**Source records:**
[start]
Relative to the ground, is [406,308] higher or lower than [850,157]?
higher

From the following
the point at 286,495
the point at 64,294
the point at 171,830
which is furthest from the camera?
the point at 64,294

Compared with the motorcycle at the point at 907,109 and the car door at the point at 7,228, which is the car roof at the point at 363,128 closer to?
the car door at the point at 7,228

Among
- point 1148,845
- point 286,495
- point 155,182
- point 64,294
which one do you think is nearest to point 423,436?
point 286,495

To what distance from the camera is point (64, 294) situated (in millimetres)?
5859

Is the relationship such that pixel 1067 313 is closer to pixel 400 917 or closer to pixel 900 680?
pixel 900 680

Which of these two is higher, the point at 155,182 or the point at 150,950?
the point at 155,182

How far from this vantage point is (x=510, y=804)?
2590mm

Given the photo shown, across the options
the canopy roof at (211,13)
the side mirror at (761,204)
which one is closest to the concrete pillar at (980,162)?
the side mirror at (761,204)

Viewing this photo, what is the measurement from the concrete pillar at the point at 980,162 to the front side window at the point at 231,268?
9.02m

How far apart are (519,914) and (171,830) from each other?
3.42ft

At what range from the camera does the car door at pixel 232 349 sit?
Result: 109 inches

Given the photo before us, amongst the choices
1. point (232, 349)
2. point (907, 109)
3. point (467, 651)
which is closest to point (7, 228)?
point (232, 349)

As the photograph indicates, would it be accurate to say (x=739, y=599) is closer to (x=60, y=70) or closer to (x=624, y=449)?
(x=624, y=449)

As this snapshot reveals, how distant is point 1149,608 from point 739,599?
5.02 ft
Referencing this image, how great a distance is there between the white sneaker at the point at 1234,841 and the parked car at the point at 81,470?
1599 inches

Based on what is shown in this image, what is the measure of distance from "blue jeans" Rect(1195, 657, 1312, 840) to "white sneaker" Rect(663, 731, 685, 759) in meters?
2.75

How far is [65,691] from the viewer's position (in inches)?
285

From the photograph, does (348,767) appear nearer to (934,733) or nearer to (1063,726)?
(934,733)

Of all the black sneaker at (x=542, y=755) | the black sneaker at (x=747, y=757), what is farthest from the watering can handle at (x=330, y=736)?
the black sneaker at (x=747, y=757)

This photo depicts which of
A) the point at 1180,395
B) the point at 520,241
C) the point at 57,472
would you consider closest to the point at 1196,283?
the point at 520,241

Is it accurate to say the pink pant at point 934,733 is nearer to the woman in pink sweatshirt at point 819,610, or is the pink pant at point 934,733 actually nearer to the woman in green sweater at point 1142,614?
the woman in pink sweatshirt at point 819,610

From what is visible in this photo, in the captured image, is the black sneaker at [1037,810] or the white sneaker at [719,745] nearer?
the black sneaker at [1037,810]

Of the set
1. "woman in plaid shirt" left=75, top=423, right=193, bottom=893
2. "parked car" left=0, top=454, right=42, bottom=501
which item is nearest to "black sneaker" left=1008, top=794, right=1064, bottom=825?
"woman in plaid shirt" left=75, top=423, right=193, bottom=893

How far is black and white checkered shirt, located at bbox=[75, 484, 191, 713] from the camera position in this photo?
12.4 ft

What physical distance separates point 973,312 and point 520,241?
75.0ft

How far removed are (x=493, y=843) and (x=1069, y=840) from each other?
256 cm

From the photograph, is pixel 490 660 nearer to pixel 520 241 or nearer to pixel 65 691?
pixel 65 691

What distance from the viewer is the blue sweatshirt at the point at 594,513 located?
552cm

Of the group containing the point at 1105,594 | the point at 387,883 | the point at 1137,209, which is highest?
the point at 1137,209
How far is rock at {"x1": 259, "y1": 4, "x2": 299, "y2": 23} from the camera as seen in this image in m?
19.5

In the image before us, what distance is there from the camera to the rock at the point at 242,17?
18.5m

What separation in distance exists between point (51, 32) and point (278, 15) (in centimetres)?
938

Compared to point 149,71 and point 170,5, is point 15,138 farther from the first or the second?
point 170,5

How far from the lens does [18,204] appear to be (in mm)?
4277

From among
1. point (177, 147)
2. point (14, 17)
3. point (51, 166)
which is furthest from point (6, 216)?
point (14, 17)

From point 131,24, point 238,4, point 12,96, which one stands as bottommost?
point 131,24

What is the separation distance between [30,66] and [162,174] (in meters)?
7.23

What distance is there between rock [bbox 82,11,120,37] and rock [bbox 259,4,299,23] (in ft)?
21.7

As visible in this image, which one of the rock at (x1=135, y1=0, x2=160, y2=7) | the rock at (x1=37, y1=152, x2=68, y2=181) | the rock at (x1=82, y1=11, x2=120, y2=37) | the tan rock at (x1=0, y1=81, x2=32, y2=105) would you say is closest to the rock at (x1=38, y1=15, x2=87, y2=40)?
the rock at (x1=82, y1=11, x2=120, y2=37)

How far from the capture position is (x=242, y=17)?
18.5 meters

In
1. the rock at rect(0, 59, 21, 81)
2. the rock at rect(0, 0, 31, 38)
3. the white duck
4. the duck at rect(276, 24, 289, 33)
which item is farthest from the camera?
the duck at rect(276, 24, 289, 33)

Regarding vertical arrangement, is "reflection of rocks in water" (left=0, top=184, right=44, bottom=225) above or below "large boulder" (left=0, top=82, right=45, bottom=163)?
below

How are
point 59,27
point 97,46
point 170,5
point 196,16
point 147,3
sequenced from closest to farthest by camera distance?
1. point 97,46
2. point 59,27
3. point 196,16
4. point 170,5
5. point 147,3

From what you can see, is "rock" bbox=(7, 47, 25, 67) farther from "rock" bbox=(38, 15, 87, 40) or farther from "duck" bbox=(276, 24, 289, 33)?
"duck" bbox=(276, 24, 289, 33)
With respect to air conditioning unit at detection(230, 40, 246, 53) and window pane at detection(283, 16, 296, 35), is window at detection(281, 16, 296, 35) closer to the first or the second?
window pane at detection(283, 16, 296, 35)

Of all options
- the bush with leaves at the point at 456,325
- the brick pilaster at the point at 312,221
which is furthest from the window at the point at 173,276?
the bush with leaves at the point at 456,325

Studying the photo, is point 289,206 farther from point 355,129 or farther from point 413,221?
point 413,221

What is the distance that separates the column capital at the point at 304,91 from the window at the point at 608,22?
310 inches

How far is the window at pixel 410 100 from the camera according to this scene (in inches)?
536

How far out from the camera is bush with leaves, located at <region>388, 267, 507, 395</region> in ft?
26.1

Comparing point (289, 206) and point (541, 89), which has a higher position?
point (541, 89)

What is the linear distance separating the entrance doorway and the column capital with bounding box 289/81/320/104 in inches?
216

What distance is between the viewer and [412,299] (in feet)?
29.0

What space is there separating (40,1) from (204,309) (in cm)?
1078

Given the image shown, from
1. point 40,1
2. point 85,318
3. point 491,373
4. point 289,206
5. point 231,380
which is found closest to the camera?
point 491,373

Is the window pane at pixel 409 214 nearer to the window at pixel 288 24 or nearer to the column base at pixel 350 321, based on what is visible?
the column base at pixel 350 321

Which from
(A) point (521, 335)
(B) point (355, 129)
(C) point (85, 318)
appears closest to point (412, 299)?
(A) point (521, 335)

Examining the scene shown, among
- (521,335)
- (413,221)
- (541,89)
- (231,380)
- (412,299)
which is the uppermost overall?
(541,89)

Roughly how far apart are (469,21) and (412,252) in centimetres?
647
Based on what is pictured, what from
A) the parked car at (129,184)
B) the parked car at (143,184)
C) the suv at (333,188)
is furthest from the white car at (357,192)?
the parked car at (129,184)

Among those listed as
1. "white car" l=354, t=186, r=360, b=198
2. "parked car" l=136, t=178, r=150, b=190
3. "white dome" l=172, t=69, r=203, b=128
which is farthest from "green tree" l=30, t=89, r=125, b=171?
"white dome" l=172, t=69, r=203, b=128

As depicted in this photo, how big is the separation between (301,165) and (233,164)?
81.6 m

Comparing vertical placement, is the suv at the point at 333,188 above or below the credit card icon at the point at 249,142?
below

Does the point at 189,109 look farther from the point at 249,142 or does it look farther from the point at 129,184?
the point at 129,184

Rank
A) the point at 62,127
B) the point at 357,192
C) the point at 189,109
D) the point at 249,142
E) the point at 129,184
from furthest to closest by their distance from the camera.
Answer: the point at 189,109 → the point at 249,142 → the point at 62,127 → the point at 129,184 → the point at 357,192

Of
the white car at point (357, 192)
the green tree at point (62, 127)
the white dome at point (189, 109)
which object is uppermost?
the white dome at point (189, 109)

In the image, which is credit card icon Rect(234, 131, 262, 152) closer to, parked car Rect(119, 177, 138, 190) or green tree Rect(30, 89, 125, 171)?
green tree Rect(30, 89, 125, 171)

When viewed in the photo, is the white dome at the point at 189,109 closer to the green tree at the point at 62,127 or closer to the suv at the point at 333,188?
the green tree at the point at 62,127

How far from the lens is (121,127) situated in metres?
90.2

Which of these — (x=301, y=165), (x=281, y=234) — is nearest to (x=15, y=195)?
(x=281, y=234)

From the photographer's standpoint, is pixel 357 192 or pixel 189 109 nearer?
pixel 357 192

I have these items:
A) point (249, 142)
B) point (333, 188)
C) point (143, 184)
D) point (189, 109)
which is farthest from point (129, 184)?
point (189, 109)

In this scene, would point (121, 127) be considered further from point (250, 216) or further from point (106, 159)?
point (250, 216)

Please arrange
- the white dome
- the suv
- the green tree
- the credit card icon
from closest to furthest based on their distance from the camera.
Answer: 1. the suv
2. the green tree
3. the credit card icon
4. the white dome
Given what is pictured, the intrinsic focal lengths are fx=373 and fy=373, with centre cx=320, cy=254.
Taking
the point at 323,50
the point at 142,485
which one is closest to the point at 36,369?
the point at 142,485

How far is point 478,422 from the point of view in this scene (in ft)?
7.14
[end]
**What to work on:**
Put the lines into a Markdown table with the columns Row and Line, starting with the line that contains "How far from the lens is" and going on through the line that contains "4. the white dome". Number each line in Row and skip blank lines.

**In response:**
| Row | Line |
|---|---|
| 1 | How far from the lens is (121,127) situated in metres? |
| 2 | 90.2 |
| 3 | Which of these — (x=301, y=165), (x=281, y=234) — is nearest to (x=15, y=195)? |
| 4 | (x=281, y=234) |
| 5 | From the photographer's standpoint, is pixel 357 192 or pixel 189 109 nearer? |
| 6 | pixel 357 192 |
| 7 | I have these items: |
| 8 | A) point (249, 142) |
| 9 | B) point (333, 188) |
| 10 | C) point (143, 184) |
| 11 | D) point (189, 109) |
| 12 | which is farthest from point (129, 184)? |
| 13 | point (189, 109) |
| 14 | In this scene, would point (121, 127) be considered further from point (250, 216) or further from point (106, 159)? |
| 15 | point (250, 216) |
| 16 | Please arrange |
| 17 | - the white dome |
| 18 | - the suv |
| 19 | - the green tree |
| 20 | - the credit card icon |
| 21 | from closest to furthest based on their distance from the camera. |
| 22 | Answer: 1. the suv |
| 23 | 2. the green tree |
| 24 | 3. the credit card icon |
| 25 | 4. the white dome |